4. l’évacuation des eaux pluviales, y compris les bassins de rétention ;

5. le modelage du terrain.

Le plan d’aménagement particulier « nouveau quartier » peut, en outre, définir l’aménagement des espaces publics ou ouverts au public, des servitudes écologiques, l’évacuation des eaux usées ainsi que les réseaux d’approvisionnement. ».

A l’instar de l’administration communale, le tribunal constate qu’il se dégage clairement du libellé du dernier alinéa de cette disposition réglementaire et, plus particulièrement, du terme « peut » y employé que la définition de l’évacuation des eaux usées est une simple faculté, et non point une obligation pour les autorités communales et de tutelle procédant à l’adoption, respectivement à l’approbation d’un PAP NQ.

Il en découle que le moyen sous analyse est à rejeter, en ce qu’il se fonde sur l’absence de définition de l’évacuation des eaux usées.

Quant à l’évacuation des eaux pluviales, le tribunal constate que celle-ci est bien représentée sur la partie graphique du PAP litigieux, étant donné que cette dernière indique la future canalisation pour eaux pluviales par une ligne discontinue bleue, tel que relevé par la société demanderesse elle-même.

Par ailleurs, c’est à juste titre que l’administration communale et la partie étatique soutiennent que l’article 2 (1) du règlement grand-ducal du 8 mars 2017 n’exige pas que le détail des infrastructures d’évacuation des eaux pluviales soit fixé par le PAP NQ, de sorte qu’il peut être fourni au stade de l’exécution et de la mise en œuvre du PAP, et notamment dans le cadre du projet d’exécution de ce dernier, tel que visé par l’article 35 de la loi du 19 juillet 200425.

En outre, il est évident qu’un PAP NQ ne doit prévoir un bassin de rétention que si un tel bassin est nécessaire en vue de la viabilisation du projet.

25 Art. 35 de la loi du 19 juillet 2004 : « (1) En vue de la réalisation des travaux de voirie et d’équipements publics d’un plan d’aménagement particulier « nouveau quartier », l’initiateur du projet élabore un projet d’exécution.

On entend par projet d’exécution le ou les documents techniques, écrits ou graphiques, nécessaires à la réalisation des travaux de voirie et d’équipements publics d’un plan d’aménagement particulier « nouveau quartier ».

(2) Le projet d’exécution porte sur la voirie et les équipements publics visés à l’article 23 qui sont nécessaires à la viabilité du plan d’aménagement particulier « nouveau quartier ».

Le projet d’exécution est accompagné d’une estimation détaillée du coût de ces travaux de voirie et d’équipements publics. ».

23 A cet égard, l’administration communale explique de manière plausible et sans être utilement contredite par la société demanderesse que tel n’est pas le cas en l’espèce, compte tenu de la taille assez réduite du site couvert par le PAP litigieux et du fait que ce site est directement raccordé à la canalisation publique.

Il suit des considérations qui précèdent que le moyen tiré de la violation de l’article 2 (1), précité, du règlement grand-ducal du 8 mars 2017 est à rejeter pour ne pas être fondé.

* DONNÉES D'ENTRÉE *
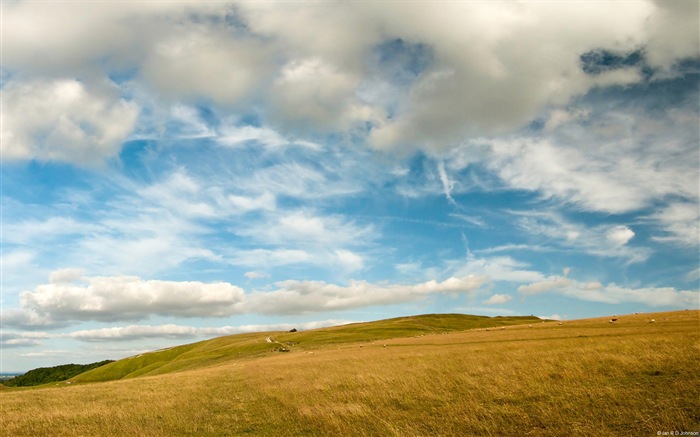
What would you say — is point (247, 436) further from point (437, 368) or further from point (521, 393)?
point (437, 368)

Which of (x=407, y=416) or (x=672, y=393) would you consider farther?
(x=407, y=416)

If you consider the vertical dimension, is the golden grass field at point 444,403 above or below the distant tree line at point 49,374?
above

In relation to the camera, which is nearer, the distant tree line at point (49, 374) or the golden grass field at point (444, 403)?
the golden grass field at point (444, 403)

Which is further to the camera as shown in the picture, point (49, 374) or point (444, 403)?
point (49, 374)

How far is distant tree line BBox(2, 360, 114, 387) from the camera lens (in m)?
173

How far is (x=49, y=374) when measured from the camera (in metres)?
184

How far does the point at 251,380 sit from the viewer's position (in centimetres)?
3541

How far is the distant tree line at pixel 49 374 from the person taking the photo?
173 meters

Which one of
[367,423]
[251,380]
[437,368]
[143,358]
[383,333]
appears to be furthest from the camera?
[143,358]

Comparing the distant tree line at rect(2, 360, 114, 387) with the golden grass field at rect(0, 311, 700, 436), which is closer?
the golden grass field at rect(0, 311, 700, 436)

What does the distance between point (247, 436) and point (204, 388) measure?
56.2ft

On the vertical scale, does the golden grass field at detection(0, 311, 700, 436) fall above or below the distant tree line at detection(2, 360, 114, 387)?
above

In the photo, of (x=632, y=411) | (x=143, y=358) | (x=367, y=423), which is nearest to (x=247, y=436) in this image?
(x=367, y=423)

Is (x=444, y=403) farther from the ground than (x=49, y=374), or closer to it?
farther from the ground
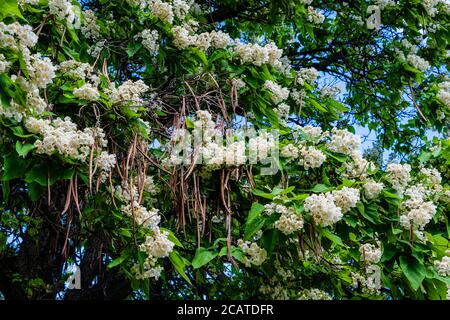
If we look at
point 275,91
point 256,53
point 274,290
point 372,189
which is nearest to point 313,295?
point 274,290

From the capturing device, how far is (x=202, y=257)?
6.49 ft

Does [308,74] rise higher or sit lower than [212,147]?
higher

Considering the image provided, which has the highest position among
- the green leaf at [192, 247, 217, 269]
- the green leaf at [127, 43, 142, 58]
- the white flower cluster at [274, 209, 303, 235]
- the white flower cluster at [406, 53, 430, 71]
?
the white flower cluster at [406, 53, 430, 71]

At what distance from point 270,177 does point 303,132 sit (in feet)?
0.73

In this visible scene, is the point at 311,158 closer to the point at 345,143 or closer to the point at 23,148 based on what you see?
the point at 345,143

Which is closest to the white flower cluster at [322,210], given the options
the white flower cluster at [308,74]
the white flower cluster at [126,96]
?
the white flower cluster at [126,96]

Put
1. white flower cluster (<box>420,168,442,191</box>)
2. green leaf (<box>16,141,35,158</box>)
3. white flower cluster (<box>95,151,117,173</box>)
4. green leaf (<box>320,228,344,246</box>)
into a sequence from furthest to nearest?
white flower cluster (<box>420,168,442,191</box>), white flower cluster (<box>95,151,117,173</box>), green leaf (<box>320,228,344,246</box>), green leaf (<box>16,141,35,158</box>)

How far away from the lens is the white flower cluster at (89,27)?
8.79 ft

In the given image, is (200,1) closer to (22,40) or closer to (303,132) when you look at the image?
(303,132)

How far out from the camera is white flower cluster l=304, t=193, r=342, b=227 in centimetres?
182

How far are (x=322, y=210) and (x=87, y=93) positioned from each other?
905 mm

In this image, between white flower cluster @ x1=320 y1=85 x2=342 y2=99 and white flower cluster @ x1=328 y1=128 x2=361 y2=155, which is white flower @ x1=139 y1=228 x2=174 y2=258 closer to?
white flower cluster @ x1=328 y1=128 x2=361 y2=155

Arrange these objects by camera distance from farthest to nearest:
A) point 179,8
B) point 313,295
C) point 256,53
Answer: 1. point 179,8
2. point 256,53
3. point 313,295

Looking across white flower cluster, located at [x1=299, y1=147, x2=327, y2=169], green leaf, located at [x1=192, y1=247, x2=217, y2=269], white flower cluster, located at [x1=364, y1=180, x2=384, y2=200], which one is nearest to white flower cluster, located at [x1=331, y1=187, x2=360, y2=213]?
white flower cluster, located at [x1=364, y1=180, x2=384, y2=200]
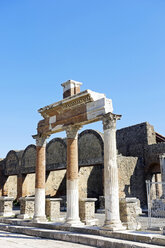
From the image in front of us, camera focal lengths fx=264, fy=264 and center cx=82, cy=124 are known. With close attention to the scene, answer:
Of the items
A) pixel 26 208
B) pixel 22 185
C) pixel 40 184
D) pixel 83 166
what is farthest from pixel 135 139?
pixel 40 184

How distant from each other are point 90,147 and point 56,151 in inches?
153

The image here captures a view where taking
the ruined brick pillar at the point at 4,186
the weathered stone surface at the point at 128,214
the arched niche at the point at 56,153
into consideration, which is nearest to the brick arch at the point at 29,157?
the arched niche at the point at 56,153

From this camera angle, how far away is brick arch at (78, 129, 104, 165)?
16.3m

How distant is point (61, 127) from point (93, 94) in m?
1.78

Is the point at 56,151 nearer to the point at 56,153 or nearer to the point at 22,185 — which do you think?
the point at 56,153

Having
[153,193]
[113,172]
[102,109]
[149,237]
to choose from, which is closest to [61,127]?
[102,109]

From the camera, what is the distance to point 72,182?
8.51 m

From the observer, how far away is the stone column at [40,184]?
9.52m

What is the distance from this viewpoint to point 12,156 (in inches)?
920

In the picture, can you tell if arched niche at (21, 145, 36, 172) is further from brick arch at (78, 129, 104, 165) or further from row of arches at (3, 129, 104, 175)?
brick arch at (78, 129, 104, 165)

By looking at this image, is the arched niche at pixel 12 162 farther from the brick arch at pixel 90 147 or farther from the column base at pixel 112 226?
the column base at pixel 112 226

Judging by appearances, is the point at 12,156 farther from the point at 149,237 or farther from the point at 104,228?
the point at 149,237

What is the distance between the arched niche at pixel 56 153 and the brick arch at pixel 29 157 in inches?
60.7

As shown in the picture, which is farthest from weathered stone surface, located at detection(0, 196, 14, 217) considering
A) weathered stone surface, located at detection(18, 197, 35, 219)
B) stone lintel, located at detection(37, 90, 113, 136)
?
stone lintel, located at detection(37, 90, 113, 136)
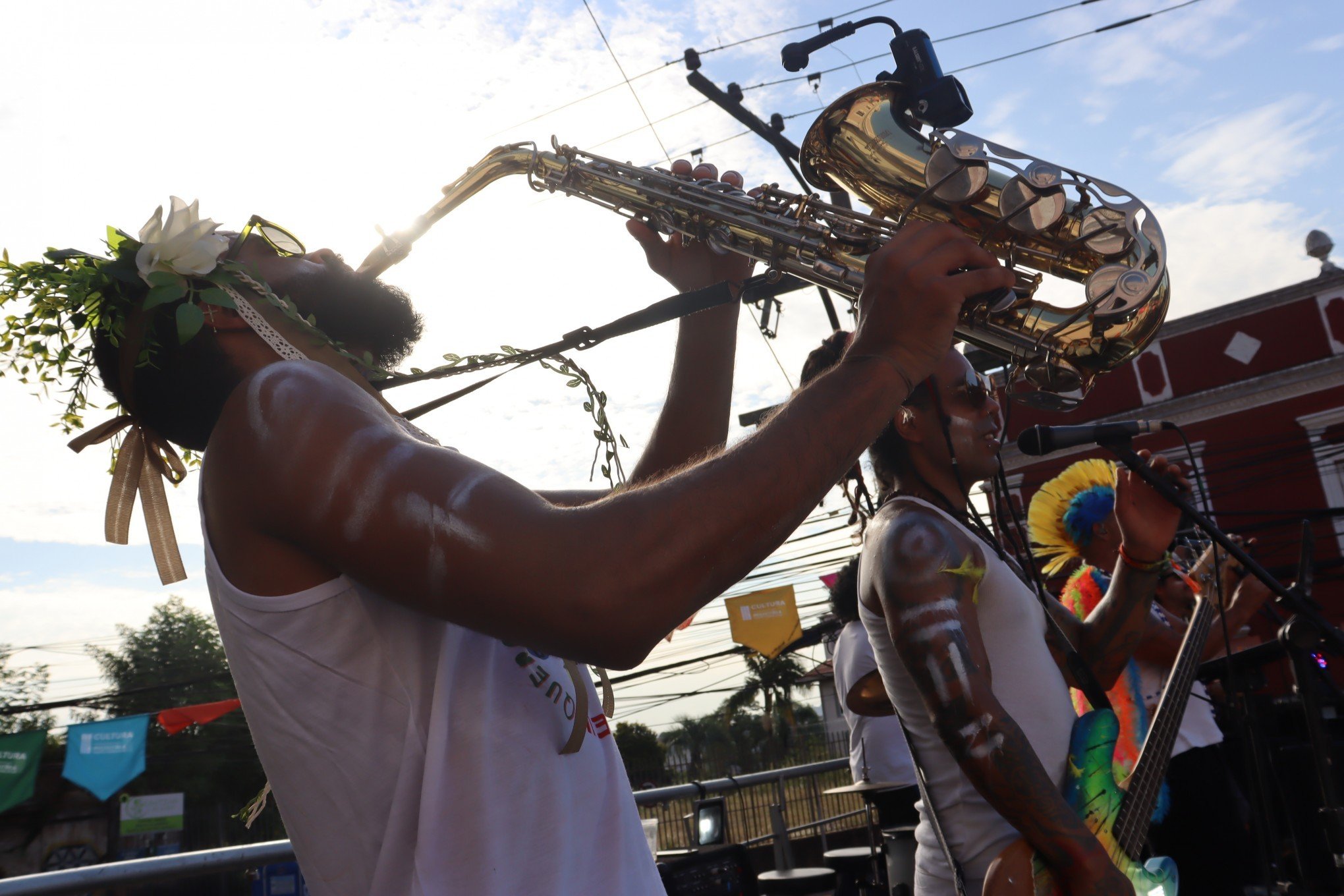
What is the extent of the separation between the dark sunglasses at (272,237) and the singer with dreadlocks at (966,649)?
5.38 feet

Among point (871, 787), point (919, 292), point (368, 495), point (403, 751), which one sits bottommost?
point (871, 787)

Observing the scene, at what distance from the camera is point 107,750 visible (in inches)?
703

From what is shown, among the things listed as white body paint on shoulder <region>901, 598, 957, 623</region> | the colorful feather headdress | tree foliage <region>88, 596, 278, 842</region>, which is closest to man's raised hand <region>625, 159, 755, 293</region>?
white body paint on shoulder <region>901, 598, 957, 623</region>

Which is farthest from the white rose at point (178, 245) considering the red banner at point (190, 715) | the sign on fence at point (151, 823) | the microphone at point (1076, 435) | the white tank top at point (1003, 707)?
the sign on fence at point (151, 823)

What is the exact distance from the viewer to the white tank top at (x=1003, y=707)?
7.76 ft

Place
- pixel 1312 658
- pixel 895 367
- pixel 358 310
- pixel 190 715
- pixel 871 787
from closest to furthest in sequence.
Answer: pixel 895 367 → pixel 358 310 → pixel 1312 658 → pixel 871 787 → pixel 190 715

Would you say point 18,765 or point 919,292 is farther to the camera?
point 18,765

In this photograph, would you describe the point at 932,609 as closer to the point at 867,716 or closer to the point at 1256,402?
the point at 867,716

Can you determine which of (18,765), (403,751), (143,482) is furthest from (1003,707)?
(18,765)

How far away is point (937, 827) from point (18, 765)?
2048cm

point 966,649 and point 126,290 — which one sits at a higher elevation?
point 126,290

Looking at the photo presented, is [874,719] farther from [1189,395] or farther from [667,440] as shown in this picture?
[1189,395]

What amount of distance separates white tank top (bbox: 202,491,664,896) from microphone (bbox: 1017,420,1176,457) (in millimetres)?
1907

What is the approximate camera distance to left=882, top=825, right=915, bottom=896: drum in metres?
5.21
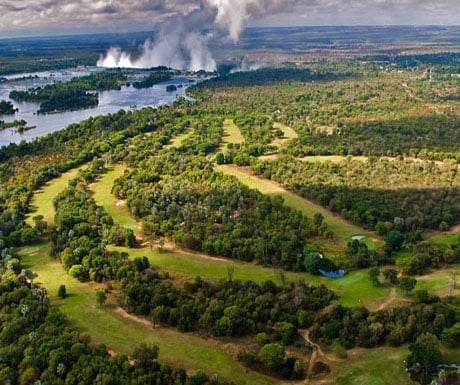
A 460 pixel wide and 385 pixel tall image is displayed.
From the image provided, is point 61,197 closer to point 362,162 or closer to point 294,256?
point 294,256

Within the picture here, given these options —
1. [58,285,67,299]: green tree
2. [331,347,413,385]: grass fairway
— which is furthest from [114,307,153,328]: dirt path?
[331,347,413,385]: grass fairway

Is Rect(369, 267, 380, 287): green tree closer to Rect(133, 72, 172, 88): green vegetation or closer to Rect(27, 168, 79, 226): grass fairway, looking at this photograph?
Rect(27, 168, 79, 226): grass fairway

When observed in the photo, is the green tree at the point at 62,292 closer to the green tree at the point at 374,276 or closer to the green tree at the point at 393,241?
the green tree at the point at 374,276

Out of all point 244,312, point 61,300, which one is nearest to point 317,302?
point 244,312

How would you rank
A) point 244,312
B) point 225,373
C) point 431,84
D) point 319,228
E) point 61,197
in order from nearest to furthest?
point 225,373 < point 244,312 < point 319,228 < point 61,197 < point 431,84

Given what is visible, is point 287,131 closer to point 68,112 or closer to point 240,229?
point 240,229

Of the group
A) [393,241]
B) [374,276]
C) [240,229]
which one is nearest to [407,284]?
[374,276]
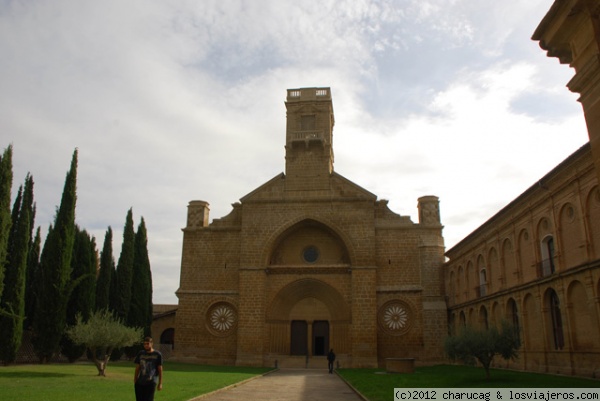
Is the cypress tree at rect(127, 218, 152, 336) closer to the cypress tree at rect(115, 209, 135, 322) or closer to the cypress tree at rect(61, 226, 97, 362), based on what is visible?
the cypress tree at rect(115, 209, 135, 322)

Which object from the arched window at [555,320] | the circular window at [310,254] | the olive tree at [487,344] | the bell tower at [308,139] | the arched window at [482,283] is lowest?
the olive tree at [487,344]

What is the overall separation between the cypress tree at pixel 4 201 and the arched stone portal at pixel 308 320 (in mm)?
16210

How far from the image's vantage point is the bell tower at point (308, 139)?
114 ft

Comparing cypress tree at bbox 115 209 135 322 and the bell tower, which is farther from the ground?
the bell tower

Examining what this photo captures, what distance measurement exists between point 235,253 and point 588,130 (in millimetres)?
29654

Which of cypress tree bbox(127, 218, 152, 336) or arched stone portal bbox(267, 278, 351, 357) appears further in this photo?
cypress tree bbox(127, 218, 152, 336)

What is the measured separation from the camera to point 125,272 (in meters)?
34.4

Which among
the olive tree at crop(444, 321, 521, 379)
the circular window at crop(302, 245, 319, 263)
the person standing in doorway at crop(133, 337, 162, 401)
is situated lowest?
the person standing in doorway at crop(133, 337, 162, 401)

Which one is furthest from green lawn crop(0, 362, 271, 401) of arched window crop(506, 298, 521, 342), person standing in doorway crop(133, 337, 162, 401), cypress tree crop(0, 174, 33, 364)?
arched window crop(506, 298, 521, 342)

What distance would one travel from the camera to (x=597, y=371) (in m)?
16.9

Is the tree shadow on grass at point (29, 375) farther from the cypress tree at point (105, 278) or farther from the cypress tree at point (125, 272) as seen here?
the cypress tree at point (125, 272)

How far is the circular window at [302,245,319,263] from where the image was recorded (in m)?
34.8

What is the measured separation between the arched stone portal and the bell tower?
22.7 feet

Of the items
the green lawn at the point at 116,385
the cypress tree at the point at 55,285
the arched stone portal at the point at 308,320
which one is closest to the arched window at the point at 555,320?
the green lawn at the point at 116,385
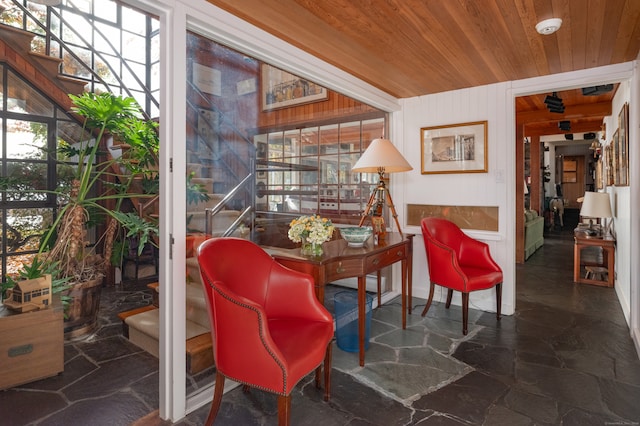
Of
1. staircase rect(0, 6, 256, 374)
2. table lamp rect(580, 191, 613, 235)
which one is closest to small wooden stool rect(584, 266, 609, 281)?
table lamp rect(580, 191, 613, 235)

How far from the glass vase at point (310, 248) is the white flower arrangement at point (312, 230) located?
0.09 ft

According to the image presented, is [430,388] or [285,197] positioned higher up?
[285,197]

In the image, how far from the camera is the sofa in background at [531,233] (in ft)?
20.3

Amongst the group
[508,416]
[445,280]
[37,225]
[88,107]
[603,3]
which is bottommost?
[508,416]

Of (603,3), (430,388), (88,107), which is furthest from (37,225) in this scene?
(603,3)

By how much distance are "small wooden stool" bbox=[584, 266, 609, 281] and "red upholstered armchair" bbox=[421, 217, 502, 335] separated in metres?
2.36

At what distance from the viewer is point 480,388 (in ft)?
7.45

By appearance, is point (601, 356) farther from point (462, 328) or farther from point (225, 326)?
point (225, 326)

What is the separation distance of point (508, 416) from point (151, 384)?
2152 mm

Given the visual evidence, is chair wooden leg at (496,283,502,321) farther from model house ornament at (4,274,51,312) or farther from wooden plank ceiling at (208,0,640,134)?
model house ornament at (4,274,51,312)

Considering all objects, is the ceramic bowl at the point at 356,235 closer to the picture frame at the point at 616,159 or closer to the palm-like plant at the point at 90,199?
the palm-like plant at the point at 90,199

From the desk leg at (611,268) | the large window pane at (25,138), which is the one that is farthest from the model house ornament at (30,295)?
the desk leg at (611,268)

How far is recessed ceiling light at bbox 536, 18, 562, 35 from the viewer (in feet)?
7.56

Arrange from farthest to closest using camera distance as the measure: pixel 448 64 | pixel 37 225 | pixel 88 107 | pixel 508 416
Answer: pixel 37 225, pixel 448 64, pixel 88 107, pixel 508 416
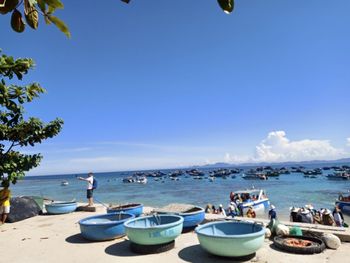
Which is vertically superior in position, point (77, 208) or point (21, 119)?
point (21, 119)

* CONSIGNE 1 *
Recopiez l'extrait de jugement sur le PAP « nouveau quartier » depuis « A l’instar de » jusqu'à « société demanderesse elle-même. » inclus.
* CONSIGNE 2 *
D'après l'extrait de jugement sur le PAP « nouveau quartier », par quoi la future canalisation pour eaux pluviales est-elle indiquée sur la partie graphique du PAP litigieux ?
* CONSIGNE 3 *
Poursuivez l'extrait de jugement sur le PAP « nouveau quartier » après sa dernière phrase.

* RÉPONSE 1 *
A l’instar de l’administration communale, le tribunal constate qu’il se dégage clairement du libellé du dernier alinéa de cette disposition réglementaire et, plus particulièrement, du terme « peut » y employé que la définition de l’évacuation des eaux usées est une simple faculté, et non point une obligation pour les autorités communales et de tutelle procédant à l’adoption, respectivement à l’approbation d’un PAP NQ.

Il en découle que le moyen sous analyse est à rejeter, en ce qu’il se fonde sur l’absence de définition de l’évacuation des eaux usées.

Quant à l’évacuation des eaux pluviales, le tribunal constate que celle-ci est bien représentée sur la partie graphique du PAP litigieux, étant donné que cette dernière indique la future canalisation pour eaux pluviales par une ligne discontinue bleue, tel que relevé par la société demanderesse elle-même.

* RÉPONSE 2 *
Par une ligne discontinue bleue.

* RÉPONSE 3 *
(ix) Quant au moyen tiré de la violation de l’article 2 de la loi du 19 juillet 2004 La société demanderesse soutient encore que les décisions déférées méconnaîtraient l’article 2 b) et d) de la loi du 19 juillet 2004.

A l’appui de ce moyen, elle explique que le PAP litigieux aurait pour objet la construction, voire la reconstruction de trois maisons plurifamiliales sur des parcelles classées en « zone mixte à caractère rural » par le PAG en vigueur lors de l’adoption des décisions déférées.

Or, le PAG ferait actuellement l’objet d’une procédure de mise à jour. Dans ce contexte, un projet de partie écrite aurait été publié le 21 août 2020 sur le site internet de la commune de Steinfort, mais aurait, par la suite, été retiré en raison de l’arrêt et du report des enquêtes publiques suite à la crise sanitaire liée au Covid-19. Ce projet de mise à jour du PAG aurait prévu le classement des parcelles couvertes par le PAP litigieux en « zone mixte rurale », dans laquelle seules des maisons unifamiliales seraient autorisées aux termes de l’article 7 du susdit projet de partie écrite.

La société … en déduit que les autorités communales elles-mêmes considéreraient que le site litigieux ne se prêterait pas à l’implantation de maisons plurifamiliales.

Elle continue, en expliquant qu’il se dégagerait de la partie graphique du PAP litigieux que les trois blocs …, … et … auraient une hauteur au faîte de 13 mètres et une hauteur à la corniche de 7,5 mètres.

Or, en moyenne, les immeubles situés « […] au sein du vieux village de … […] » présenteraient une hauteur à la corniche comprise entre 5,6 et 5,8 mètres.

Par ailleurs, la société demanderesse donne à considérer que la densité d’habitation prévue par le PAP litigieux irait inévitablement de pair avec une augmentation de la circulation routière dans la rue … à … et diminuerait la qualité de vie des riverains.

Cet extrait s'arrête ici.